Автор работы: Пользователь скрыл имя, 21 Октября 2012 в 16:51, реферат
Разбор и анализ трактата " О человеке, его смертности и бессмертии" А.Н. Радищева
1.Введение
2.Биография А.Н. Радищева
3.Трактат о( человеке , его смертности и бессмертии)
3.1 Книга первая и книга вторая
3.2 Книга третья и книга четвёртая
4.Заключение
1. Ведение
А.Н. Радищев (1749–1802) – крупнейший русский писатель и мыслитель XVIII века, одна из самых трагических и спорных фигур русского Просвещения. Сложившееся с начала XIX века представление о нем как о выдающейся личности (страдальце за идеалы вольности) вылилось в массовое представление о «первом русском революционере». Между тем, сочинения Радищева разнообразны, и помимо «Путешествия из Петербурга в Москву» включают поэзию, во многом новаторскую, философский трактат «О человеке, о его смертности и бессмертии», юридические сочинения и пр. Творчество А. Н. Радищева — одна из вершин литературы и общественно-политической мысли России XVIII века.

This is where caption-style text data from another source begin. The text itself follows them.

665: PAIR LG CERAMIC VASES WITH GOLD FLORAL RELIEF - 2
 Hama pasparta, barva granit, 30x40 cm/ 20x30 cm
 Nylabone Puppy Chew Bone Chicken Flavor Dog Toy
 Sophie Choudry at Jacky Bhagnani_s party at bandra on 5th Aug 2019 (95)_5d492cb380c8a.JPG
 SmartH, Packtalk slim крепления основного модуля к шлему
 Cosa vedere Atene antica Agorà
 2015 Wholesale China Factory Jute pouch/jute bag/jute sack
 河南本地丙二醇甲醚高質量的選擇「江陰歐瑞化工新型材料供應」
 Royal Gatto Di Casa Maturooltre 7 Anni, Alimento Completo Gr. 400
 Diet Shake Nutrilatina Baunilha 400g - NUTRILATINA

Цель: разбор и краткое представление основных идей трактата (о человеке, о его смертности и бессмертии)
Задачи: предоставить краткую биографию А.Н. Радищева, рассмотреть взгляды мыслителя на человека, на его смертность и бессмертие.
2. Биография А.Н. Радищева
Александр Радищев был первенцем в семье Николая Афанасьевича Радищева (1728—1806), сына Стародубского полковника и крупного землевладельца Афанасия Прокопьевича.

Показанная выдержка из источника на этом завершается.